— До неба, — говорит сын.
— Полкилометра, — уточняю я и с сомнением гляжу на щупленькую фигуру сына — всего шесть лет мальцу. — Может, не пойдем?
— Ты что, папка? — он недоуменно смотрит на меня. — Я же зарядку делал, приседал.
Я теряюсь. Действительно, целый год вели разговоры, каждое утро зарядку делали. Сын даже экзамен сдал: присел с полной нагрузкой фантастическое, с точки зрения взрослого человека, число раз — пятьсот сорок шесть. Вопросов больше не задаю.
Шагаем вдоль озера по засыпанному шлаком берегу.
— Попей, — предлагаю я. — Долго идти еще.
— Не хочется что-то! — кричит Яроша, выуживая из воды гладкую ошкуренную озером палку.
И мне не хочется. Я особенно не беспокоюсь, около горы есть родник — там напьемся.
Незаметно углубляемся в лес. Ярошка важно вышагивает по лесной укатанной дороге. На голове шляпа из папоротника, в руке блестящий прохладный посох. Ни дать ни взять — путешественник.
— Пап, гляди-ка.
Впереди идет дядька. Дядька как дядька, только спина вся облеплена слепнями.
— Может, он намазался чем? — задумывается Яроша.

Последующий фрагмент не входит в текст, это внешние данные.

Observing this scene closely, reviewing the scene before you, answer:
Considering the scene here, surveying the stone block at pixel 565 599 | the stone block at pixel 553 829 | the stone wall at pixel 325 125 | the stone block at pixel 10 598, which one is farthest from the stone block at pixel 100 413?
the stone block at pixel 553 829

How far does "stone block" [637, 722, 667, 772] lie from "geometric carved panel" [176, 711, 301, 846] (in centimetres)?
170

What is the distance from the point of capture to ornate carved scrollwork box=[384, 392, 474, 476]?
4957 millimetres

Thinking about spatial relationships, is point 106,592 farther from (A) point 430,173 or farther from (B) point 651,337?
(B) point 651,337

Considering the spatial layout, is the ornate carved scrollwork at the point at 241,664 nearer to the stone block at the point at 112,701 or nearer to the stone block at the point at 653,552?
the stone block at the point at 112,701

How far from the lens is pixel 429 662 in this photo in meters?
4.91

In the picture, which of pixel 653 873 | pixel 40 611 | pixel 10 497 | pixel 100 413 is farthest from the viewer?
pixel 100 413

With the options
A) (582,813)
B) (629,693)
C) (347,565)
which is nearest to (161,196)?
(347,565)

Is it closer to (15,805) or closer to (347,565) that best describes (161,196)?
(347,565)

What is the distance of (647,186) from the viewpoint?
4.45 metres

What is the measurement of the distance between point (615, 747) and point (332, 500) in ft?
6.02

— А может, им черная куртка нравится?
— Может. Не, папка, а может?..
Дядька между тем сворачивает со своей крылатой свитой в сторону, и вопрос о странных свойствах его куртки остается невыясненным.
Дорога незаметно уходит вверх. Но это еще не гора. Мы только подходим к ее подножию. Пахнет сосновой смолой, грибами и еще какой-то приятной лесной прелью.

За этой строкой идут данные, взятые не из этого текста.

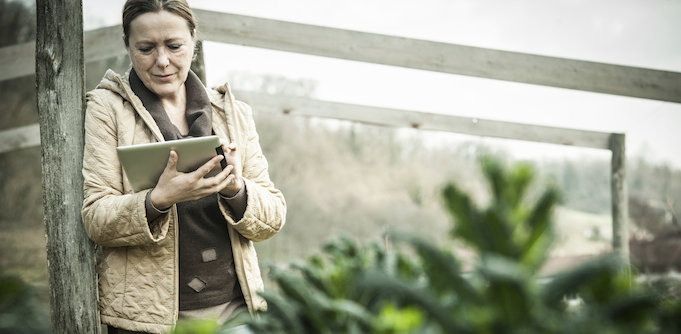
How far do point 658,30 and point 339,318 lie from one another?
16.5 feet

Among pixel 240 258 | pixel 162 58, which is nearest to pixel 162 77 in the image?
pixel 162 58

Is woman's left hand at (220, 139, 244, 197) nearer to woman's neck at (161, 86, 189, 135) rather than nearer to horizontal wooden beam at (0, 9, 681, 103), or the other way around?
woman's neck at (161, 86, 189, 135)

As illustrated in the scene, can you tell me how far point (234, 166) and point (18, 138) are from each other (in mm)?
3802

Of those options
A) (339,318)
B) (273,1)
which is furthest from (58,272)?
(273,1)

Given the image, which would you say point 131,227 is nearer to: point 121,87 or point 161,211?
point 161,211

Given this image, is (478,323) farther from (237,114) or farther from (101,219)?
(237,114)

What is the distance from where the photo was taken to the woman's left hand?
1479 millimetres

— Пап, а почему, когда у людей много всего, они не хотят этого?
Я останавливаюсь, поджидаю сына.
— Ты о чем?
— Почему, когда много воды, пить не хочется, а когда мало — хочется?
— Пить захотел?
Яроша кивает головой.
— Потерпи, сейчас к роднику выйдем.
Лес расступается, и перед нами открывается большая низина.
— Вон там, — указываю я на гряду камней на середине поляны.

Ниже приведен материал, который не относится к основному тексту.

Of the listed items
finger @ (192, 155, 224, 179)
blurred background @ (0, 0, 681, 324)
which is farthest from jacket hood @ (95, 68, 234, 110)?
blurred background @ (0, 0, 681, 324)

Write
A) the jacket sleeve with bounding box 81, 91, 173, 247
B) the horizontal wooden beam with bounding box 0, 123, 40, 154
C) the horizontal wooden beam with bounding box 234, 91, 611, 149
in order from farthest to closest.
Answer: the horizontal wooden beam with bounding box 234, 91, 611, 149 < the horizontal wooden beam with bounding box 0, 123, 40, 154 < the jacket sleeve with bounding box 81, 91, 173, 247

— Ура! — вопит Яроша и мчится к роднику. — Давай наперегонки!
Подбегаем одновременно и останавливаемся. Воды нет.
— М-да, — тяну я. — Пересохло. Жаркое лето.
Ярошка удрученно ковыряет еще влажную землю. Вытаскиваю бутылку с водой.
— Давай это попьем, что ли?
Яроша смотрит на бутылку, потом на чащобу. Отсюда горы не видно, но чувствуется, что стена леса уходит куда-то вверх. С высоты доносится ровный и низкий гуд.
— Нет, — говорит сын, — потерплю. Наверх заберемся, там и попьем.
Мне самому хочется пить, но сын прав. При подъеме пить еще сильнее захочется.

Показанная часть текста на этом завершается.